BEGIN

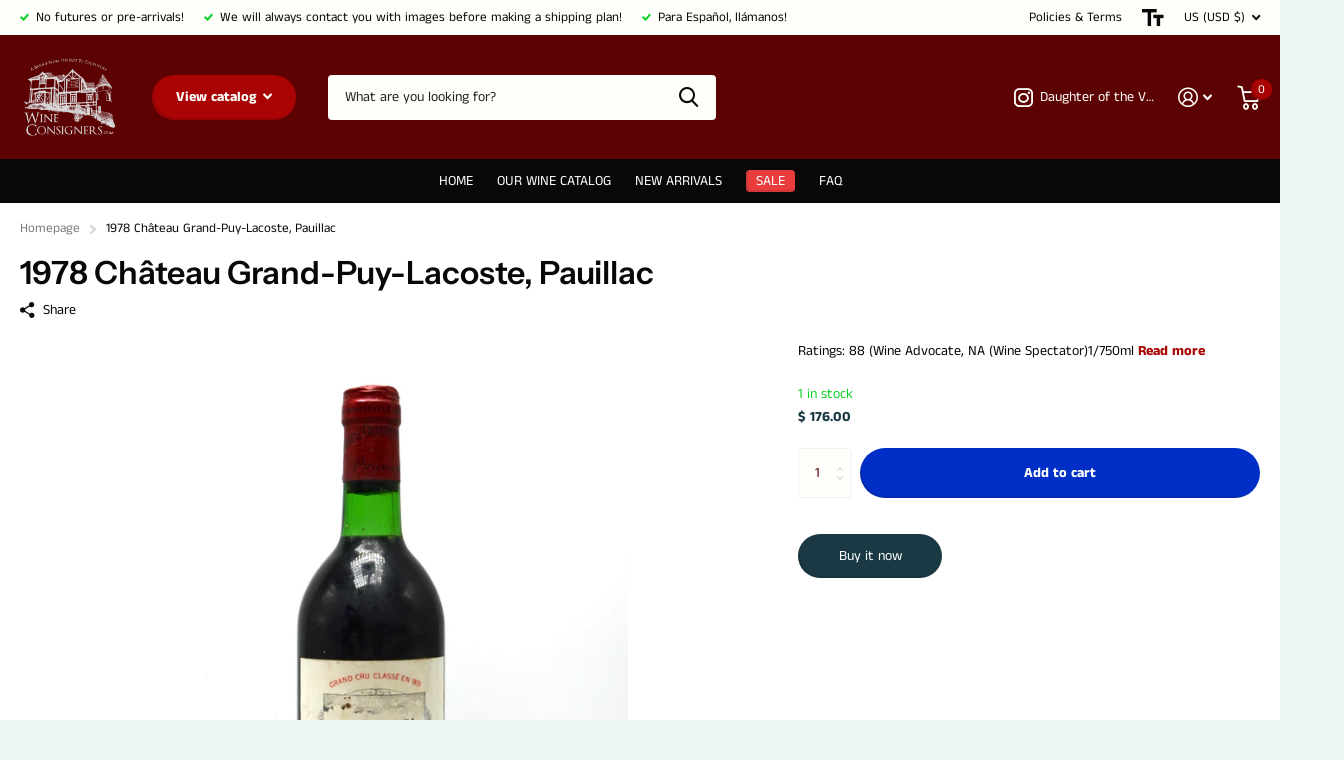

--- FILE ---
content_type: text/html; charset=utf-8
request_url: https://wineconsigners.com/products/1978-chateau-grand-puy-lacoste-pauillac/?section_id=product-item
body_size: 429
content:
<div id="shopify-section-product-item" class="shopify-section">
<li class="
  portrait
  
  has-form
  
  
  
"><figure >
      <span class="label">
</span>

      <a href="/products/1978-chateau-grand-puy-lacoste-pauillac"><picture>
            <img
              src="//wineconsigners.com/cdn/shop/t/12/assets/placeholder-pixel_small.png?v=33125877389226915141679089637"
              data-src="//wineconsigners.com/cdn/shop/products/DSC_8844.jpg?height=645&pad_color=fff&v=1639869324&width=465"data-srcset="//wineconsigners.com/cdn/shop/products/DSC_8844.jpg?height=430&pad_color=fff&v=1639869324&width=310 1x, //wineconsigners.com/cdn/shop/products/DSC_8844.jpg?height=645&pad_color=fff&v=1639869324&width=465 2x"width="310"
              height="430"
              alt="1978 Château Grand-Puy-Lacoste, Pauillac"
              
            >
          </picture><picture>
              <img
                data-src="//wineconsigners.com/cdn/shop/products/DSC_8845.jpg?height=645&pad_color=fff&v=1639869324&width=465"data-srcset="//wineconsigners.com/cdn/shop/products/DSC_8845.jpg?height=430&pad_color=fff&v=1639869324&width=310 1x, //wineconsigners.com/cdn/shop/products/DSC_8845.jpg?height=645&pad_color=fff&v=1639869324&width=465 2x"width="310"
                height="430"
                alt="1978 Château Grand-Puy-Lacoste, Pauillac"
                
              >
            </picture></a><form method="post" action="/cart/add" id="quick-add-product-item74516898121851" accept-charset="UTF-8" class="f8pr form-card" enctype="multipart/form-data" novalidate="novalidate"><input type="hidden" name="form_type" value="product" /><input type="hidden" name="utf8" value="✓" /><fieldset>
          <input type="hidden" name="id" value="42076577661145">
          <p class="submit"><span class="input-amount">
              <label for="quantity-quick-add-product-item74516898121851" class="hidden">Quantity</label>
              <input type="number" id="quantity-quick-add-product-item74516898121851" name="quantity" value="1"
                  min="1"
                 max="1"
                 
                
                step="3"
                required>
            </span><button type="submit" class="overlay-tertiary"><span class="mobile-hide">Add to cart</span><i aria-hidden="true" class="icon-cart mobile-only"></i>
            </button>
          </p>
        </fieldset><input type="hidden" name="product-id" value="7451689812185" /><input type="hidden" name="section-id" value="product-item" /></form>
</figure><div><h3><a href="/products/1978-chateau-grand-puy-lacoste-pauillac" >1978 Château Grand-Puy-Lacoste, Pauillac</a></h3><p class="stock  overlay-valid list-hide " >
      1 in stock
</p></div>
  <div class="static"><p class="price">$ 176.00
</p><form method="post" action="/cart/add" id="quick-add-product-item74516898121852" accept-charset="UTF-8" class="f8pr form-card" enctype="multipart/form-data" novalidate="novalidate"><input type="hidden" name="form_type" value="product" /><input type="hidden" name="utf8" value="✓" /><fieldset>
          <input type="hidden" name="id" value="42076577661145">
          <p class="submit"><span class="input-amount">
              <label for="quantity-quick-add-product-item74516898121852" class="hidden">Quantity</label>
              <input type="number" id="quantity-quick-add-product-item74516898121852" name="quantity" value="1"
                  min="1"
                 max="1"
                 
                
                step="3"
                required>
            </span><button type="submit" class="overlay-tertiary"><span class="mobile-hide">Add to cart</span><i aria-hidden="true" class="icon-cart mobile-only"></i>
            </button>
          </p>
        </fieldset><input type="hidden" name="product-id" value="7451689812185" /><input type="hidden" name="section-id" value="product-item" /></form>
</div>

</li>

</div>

END
BEGIN

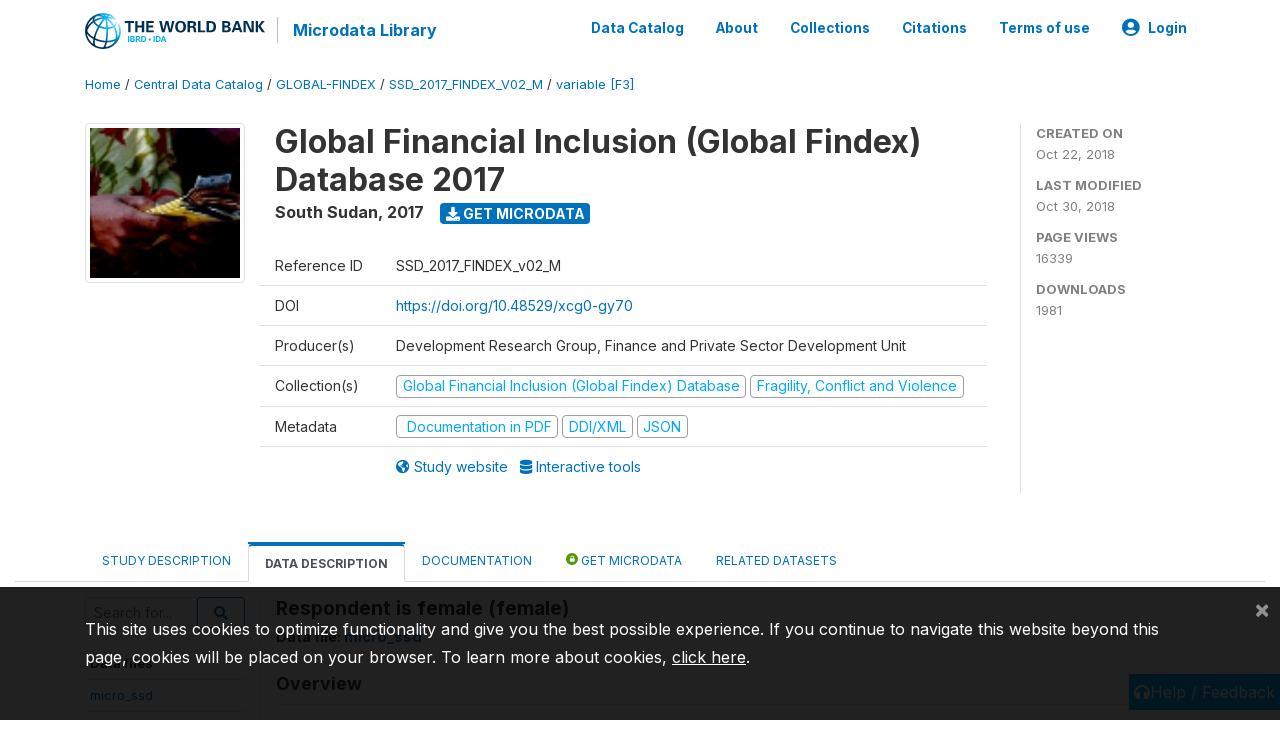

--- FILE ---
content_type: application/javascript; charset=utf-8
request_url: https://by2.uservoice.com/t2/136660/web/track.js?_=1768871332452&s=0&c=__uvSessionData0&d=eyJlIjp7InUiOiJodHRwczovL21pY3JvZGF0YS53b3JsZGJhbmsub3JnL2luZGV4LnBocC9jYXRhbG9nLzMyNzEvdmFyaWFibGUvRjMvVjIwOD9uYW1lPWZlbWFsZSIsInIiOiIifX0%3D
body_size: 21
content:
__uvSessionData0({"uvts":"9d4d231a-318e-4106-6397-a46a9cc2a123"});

END
BEGIN

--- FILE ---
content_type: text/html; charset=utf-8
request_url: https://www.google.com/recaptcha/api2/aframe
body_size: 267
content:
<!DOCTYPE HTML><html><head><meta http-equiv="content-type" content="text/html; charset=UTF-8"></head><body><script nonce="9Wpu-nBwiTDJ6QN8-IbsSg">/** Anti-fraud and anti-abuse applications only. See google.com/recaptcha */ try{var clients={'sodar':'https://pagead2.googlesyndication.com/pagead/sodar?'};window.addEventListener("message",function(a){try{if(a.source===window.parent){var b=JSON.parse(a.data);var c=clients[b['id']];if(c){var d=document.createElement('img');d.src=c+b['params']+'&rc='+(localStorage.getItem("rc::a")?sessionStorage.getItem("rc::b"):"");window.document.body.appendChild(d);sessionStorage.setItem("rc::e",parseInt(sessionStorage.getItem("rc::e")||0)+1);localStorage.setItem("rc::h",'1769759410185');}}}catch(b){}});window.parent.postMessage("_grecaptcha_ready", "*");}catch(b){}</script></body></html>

END

▸ Task item
What is needed is each line of the entries that contains the word "chateau".

▸ Output below
request_url: https://wineconsigners.com/products/1978-chateau-grand-puy-lacoste-pauillac/?section_id=product-item
      <a href="/products/1978-chateau-grand-puy-lacoste-pauillac"><picture>
</figure><div><h3><a href="/products/1978-chateau-grand-puy-lacoste-pauillac" >1978 Château Grand-Puy-Lacoste, Pauillac</a></h3><p class="stock  overlay-valid list-hide " >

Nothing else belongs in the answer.